First of all, you have always been an advocate for individual rights so you should be careful above all others when trying to reduce or remove rights enjoyed by others. Especially rights which are enshrined in the constitution and have been upheld in courts. We've already seen our government approve of Civil Asset Forfeiture which is in violation of the Fifth Amendment. If it is easy to take away gun rights, then what about the rest of the Bill of Rights? (Maybe the way the Second Amendment defends us against tyranny is by being the red line where people step up with lawyers and protests etc?)

I believe in rights - part of that means good people should not lose rights because bad people abuse those rights. My personal guideline when it comes to considering plans that will impinge on rights is:

1) What, exactly, is the problem this plan proposes to solve and is it as significant as the rights that will be lost?

2) Are we sure this plan will be effective at solving the problem and how do we know?

3) Is the loss of these rights the only way to solve the problem? Note I am not asking if it is the easiest way or the cheapest way - rights should not be sacrificed because they are in the path of least resistance.

One place where a lot of anti-gun arguments lose me is conflating gun violence with violence. They often show scary charts of gun deaths in America vs gun deaths in other countries but if the same chart were to also include overall violent deaths we'd see a more nuanced picture. I wish I didn't have to keeping making the point: violent death is The Problem, the means to that end is secondary.

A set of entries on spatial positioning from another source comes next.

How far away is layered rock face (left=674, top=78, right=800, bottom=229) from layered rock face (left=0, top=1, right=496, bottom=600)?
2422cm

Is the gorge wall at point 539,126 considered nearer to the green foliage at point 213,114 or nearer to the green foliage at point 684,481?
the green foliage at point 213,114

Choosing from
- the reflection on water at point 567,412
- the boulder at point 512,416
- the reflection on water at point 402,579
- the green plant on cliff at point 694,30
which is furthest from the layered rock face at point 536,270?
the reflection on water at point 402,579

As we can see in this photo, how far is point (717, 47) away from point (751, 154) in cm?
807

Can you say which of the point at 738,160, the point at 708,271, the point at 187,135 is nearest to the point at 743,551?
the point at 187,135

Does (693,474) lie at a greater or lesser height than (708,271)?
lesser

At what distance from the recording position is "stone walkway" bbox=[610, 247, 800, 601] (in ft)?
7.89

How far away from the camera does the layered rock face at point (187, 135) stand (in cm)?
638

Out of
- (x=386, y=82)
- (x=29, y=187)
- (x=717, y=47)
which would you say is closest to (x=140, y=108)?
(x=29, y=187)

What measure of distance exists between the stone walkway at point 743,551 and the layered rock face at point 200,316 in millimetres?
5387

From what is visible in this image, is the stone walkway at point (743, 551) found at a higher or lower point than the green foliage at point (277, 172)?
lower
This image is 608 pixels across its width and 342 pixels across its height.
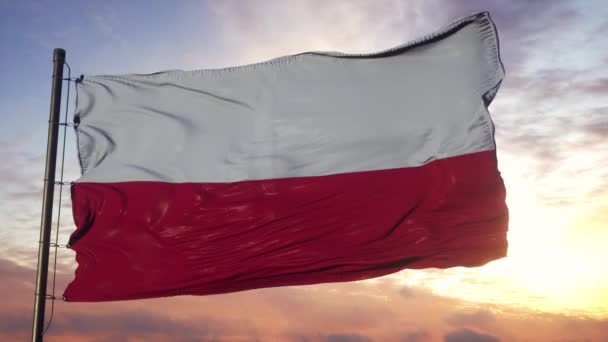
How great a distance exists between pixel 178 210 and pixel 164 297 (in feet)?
3.83

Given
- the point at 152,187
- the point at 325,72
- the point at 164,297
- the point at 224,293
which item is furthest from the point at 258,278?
the point at 325,72

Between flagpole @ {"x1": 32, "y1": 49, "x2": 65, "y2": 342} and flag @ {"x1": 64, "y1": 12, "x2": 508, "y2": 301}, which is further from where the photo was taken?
flag @ {"x1": 64, "y1": 12, "x2": 508, "y2": 301}

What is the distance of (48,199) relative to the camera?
9.23 metres

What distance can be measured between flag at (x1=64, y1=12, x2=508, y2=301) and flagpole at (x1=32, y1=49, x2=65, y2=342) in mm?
723

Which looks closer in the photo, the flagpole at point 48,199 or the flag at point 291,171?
the flagpole at point 48,199

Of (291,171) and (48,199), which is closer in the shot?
(48,199)

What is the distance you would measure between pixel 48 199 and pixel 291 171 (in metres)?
3.05

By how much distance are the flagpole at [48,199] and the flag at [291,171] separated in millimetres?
723

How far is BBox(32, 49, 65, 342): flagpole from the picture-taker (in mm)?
8758

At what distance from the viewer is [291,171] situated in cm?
988

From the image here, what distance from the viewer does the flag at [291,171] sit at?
9.30 meters

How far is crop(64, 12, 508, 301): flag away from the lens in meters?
9.30

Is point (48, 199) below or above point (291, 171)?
below

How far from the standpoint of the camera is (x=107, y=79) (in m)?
10.7
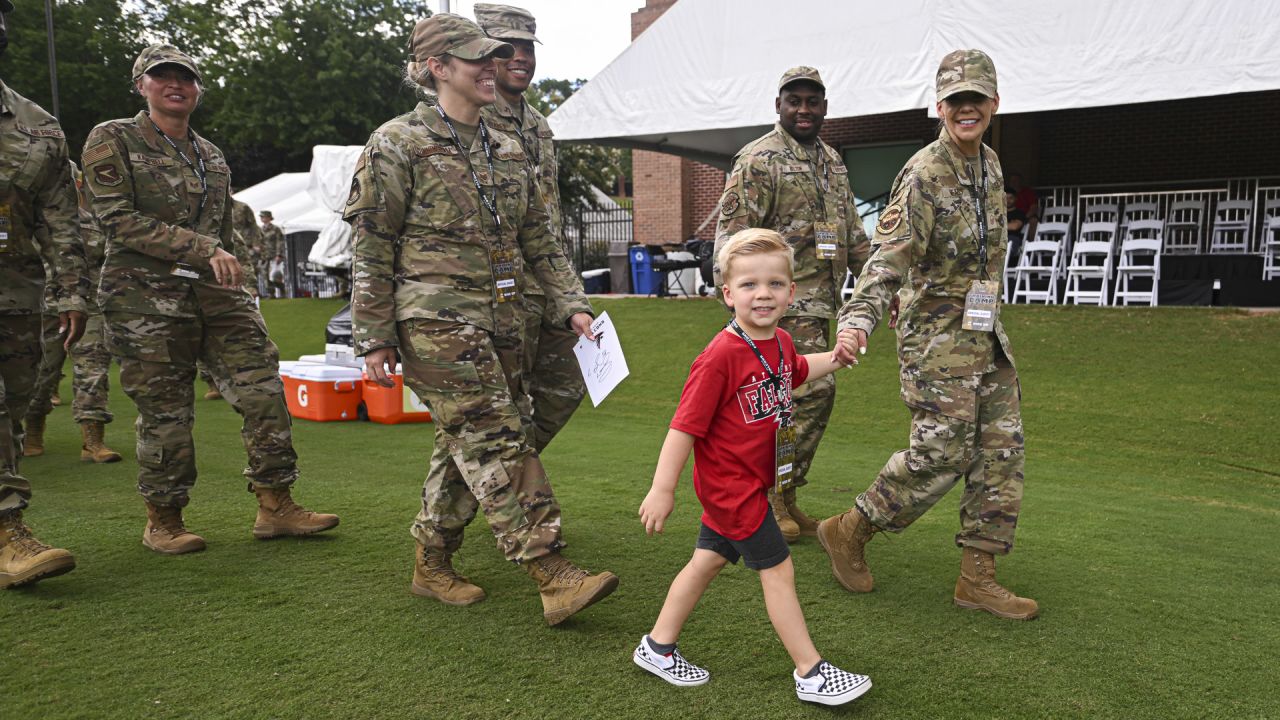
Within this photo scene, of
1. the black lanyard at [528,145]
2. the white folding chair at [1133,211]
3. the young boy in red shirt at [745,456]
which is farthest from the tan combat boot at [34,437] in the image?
the white folding chair at [1133,211]

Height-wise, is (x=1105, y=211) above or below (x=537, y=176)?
above

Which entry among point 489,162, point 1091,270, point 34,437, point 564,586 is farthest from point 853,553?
point 1091,270

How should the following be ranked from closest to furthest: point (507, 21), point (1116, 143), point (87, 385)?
point (507, 21) < point (87, 385) < point (1116, 143)

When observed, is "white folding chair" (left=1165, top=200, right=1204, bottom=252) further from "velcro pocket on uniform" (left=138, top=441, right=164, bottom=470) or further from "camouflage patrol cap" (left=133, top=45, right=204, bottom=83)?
"velcro pocket on uniform" (left=138, top=441, right=164, bottom=470)

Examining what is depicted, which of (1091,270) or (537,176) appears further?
(1091,270)

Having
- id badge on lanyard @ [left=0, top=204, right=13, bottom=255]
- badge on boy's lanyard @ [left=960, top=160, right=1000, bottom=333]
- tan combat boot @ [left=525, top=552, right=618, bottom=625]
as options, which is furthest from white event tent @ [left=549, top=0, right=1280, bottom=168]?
id badge on lanyard @ [left=0, top=204, right=13, bottom=255]

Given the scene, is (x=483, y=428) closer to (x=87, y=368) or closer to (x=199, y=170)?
(x=199, y=170)

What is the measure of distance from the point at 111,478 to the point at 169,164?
8.75 ft

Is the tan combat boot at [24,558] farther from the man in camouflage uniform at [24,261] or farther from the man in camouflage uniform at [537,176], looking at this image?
the man in camouflage uniform at [537,176]

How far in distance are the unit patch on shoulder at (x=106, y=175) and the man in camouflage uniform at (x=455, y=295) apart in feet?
4.61

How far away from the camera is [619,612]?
3.57 m

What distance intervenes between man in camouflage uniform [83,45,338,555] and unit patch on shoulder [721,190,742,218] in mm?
2353

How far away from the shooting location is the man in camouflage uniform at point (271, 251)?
72.3ft

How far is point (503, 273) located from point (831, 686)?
1876 millimetres
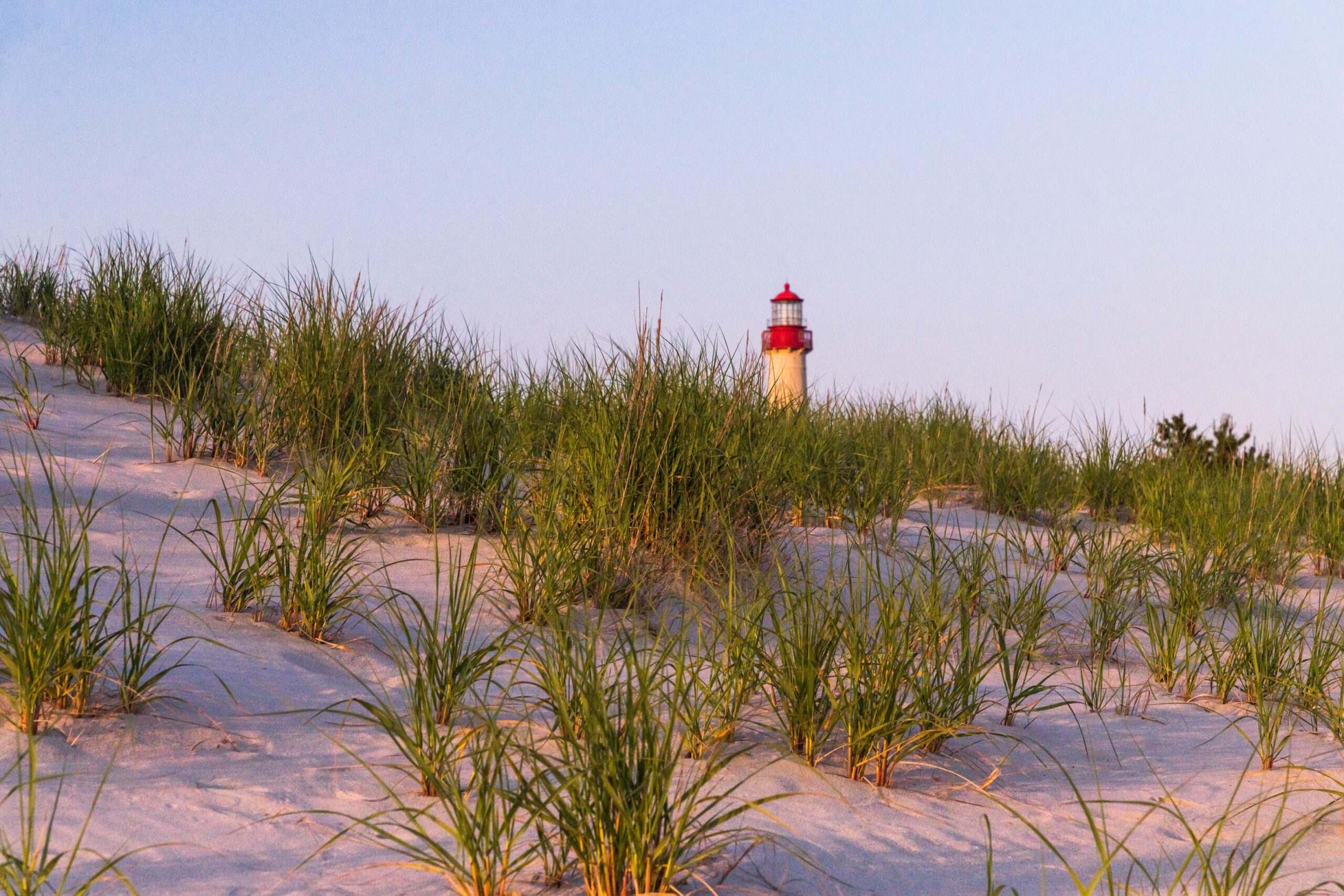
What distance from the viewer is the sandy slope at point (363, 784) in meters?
1.87

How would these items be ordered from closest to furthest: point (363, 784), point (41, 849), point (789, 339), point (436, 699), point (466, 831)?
point (466, 831) < point (41, 849) < point (363, 784) < point (436, 699) < point (789, 339)

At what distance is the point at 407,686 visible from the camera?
2.31m

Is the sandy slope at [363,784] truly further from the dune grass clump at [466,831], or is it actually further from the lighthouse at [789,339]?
the lighthouse at [789,339]

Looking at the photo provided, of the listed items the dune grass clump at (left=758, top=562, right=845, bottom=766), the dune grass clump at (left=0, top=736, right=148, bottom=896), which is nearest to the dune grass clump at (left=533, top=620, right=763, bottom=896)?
the dune grass clump at (left=758, top=562, right=845, bottom=766)

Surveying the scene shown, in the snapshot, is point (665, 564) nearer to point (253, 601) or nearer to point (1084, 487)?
point (253, 601)

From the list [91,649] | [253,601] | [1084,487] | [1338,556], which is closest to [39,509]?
[253,601]

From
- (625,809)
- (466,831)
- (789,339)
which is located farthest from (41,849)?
(789,339)

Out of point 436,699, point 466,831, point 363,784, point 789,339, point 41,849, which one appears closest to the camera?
point 466,831

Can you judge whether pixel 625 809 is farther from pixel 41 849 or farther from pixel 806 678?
pixel 41 849

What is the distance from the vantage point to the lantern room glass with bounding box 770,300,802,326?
711 inches

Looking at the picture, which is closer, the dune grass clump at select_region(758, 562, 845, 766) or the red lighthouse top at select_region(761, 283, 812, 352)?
the dune grass clump at select_region(758, 562, 845, 766)

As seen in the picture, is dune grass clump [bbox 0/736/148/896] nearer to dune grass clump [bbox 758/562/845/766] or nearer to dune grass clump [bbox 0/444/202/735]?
dune grass clump [bbox 0/444/202/735]

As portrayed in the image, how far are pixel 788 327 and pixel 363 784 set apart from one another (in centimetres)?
1631

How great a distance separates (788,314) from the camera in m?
18.1
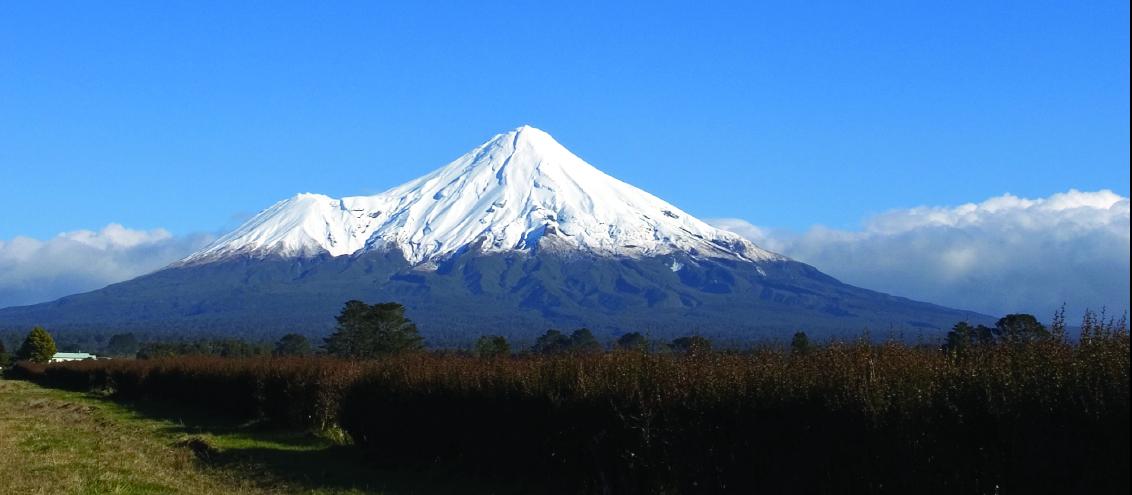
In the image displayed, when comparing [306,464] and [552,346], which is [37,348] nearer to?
[306,464]

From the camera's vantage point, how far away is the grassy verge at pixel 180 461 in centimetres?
1622

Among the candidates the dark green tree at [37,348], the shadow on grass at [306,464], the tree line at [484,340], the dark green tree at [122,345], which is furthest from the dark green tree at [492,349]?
the dark green tree at [122,345]

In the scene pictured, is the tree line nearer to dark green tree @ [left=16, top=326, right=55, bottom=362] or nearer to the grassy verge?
dark green tree @ [left=16, top=326, right=55, bottom=362]

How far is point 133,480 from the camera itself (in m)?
16.4

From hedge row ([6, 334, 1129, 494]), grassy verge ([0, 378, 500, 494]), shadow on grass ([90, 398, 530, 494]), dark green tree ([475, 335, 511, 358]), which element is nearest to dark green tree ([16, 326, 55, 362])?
dark green tree ([475, 335, 511, 358])

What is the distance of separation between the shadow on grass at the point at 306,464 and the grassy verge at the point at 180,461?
0.02 m

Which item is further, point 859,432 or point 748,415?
point 748,415

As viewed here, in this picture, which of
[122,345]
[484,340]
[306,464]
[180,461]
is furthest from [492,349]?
[122,345]

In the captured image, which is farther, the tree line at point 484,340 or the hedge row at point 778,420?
the tree line at point 484,340

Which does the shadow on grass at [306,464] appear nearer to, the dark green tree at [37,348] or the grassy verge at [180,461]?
the grassy verge at [180,461]

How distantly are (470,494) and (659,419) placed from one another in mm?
3628

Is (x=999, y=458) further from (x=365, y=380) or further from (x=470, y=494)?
(x=365, y=380)

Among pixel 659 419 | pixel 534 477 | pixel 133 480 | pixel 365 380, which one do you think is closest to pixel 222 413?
pixel 365 380

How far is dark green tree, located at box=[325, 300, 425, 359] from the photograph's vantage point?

Another problem I see is statistics that claim that America has more gun deaths per capita than any other "developed country" and when countries like Brasil (which have much stricter gun control laws) are mentioned, they are dismissed as not a "developed country." I forgot the name of this logical fallacy (No True Scotsman?) Basically a country is "developed" if it makes their case ... but the elephant in the room is, by many measures (e.g child poverty and health) America should not be considered a "developed country" and should not be compared with Switzerland or Japan.

Yet another issue: many countries with high levels of gun violence have strict gun control laws - which calls into question the efficacy of gun control laws.

Finally, the reason each side has their own gun statistics which say different things is this is a very complicated matter with a dizzying array of confounding variables. Depending on how the data are defined, analyzed and aggregated we can make almost any case we want. We wind up like the statistician who reported: Adult Humans have, on average, one testicle and one breast (rounded, of course - the number, not the testicle and breast. Although...)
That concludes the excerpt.